Provided passage =>
******
Installing an electric trolling motor on your kayak will open a whole new world of fishing opportunities. With a trolling motor you can travel faster, farther and more easily on the water. The biggest benefit of using a trolling motor is that it propels your kayak through the water, leaving your hands free to focus on casting, fishing, and working your lure.
Selecting a trolling motor for a fishing kayak is a little different than for a larger fishing vessel such as a bass boat or jon boat. You still need to consider the basics, including thrust, shaft length, and mount type, but their are unique considerations such mounting system, motor placement, and of course the weight of the motor. A trolling motor that weights 50 pounds is doable for a 2000 lb bass boat, but could capsize a kayak.
Below I’m going to hit off on each of the general and specific factors to consider when purchasing and installing a trolling motor on a kayak—specifically focusing on fishing kayaks. I’ll also include a few useful charts that will help make the selection process a little easier and keep you from over thinking it.
******
The tasks =>
(1) Revise the stretch of the kayak trolling motor text from "Installing an electric" through "capsize a kayak.", putting "canoe" wherever "kayak" appears.
(2) Pick up the kayak trolling motor text after its final sentence and keep writing.
None of the entries that come next are needed here.
******
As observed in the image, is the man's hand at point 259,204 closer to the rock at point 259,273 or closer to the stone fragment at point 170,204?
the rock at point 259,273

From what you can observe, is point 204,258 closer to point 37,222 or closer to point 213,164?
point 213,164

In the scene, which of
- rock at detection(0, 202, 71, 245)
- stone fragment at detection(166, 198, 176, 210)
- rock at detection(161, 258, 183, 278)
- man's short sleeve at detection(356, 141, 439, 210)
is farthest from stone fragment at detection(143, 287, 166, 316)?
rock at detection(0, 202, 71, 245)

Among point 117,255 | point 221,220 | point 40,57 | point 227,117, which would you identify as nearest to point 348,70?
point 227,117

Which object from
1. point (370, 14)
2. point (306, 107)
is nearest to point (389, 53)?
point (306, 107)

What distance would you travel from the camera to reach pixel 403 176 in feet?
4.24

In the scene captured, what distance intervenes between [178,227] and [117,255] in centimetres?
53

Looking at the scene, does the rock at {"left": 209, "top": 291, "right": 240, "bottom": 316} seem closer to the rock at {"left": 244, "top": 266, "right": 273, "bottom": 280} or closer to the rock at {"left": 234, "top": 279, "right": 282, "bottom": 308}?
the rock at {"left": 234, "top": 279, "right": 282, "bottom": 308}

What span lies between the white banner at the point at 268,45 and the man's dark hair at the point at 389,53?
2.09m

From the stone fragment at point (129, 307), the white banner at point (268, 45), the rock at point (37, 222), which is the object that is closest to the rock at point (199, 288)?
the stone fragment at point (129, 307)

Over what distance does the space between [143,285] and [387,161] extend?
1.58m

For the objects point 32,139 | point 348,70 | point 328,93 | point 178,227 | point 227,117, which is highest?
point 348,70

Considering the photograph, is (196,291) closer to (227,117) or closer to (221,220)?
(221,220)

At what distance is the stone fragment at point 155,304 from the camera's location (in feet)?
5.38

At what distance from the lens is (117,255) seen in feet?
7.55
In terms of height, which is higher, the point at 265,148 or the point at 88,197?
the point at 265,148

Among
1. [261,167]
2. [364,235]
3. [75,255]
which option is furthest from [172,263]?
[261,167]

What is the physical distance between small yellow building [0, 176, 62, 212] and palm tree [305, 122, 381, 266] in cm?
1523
******
Results for each task =>
(1)
Installing an electric trolling motor on your canoe will open a whole new world of fishing opportunities. With a trolling motor you can travel faster, farther and more easily on the water. The biggest benefit of using a trolling motor is that it propels your canoe through the water, leaving your hands free to focus on casting, fishing, and working your lure.
Selecting a trolling motor for a fishing canoe is a little different than for a larger fishing vessel such as a bass boat or jon boat. You still need to consider the basics, including thrust, shaft length, and mount type, but their are unique considerations such mounting system, motor placement, and of course the weight of the motor. A trolling motor that weights 50 pounds is doable for a 2000 lb bass boat, but could capsize a canoe.

(2)
- How Much Thrust Does Your Kayak Need?
- Calculating Approximate Running Time
- Calculating Approximate Speed in Miles Per Hour
- Calculating Approximate Horsepower
- Battery Types, Size and Selection
- Pros and Cons of Lithium Batteries
- Wiring Batteries in Parallel to Increase Running Time
- Wiring Batteries in a Series to Increase Power
- Where to Store a Battery on a Kayak?
- Determining Trolling Motor Shaft Length
- What are my mounting options?
- Propeller Sizes, Compatibility, and Benefits
How Much Thrust Does Your Kayak Need?
Regardless of boat size or type, it all starts with thrust. If you don’t get the thrust part right, you won’t have the propulsion you need and may just end up a stick in the mud—no pun intended. So let’s quickly explore the concept of thrust and then apply it to propulation considerations and calculations for a fishing kayak.
Obviously the larger and heavier a boat the more thrust required to propel it through the water. As a rule of thumb you want to have about 2 pounds of thrust for every 100lbs of weight. So for a fishing kayak with a total weight of 600 pounds—including occupants and gear—a minimum thrust of 12 lbs is required (600/100*2). Twelve pounds doesn’t sound like much thrust and it really isn’t. It’s a minimum and not what I’d use for a 600 pound kayak setup.
So the first step is to determine how much your kayak weighs. You don’t really need a precise measurement here. A close estimate will suffice. The following chart lists the fully loaded weight (kayak weight + weight capacity) of the most common kayak types.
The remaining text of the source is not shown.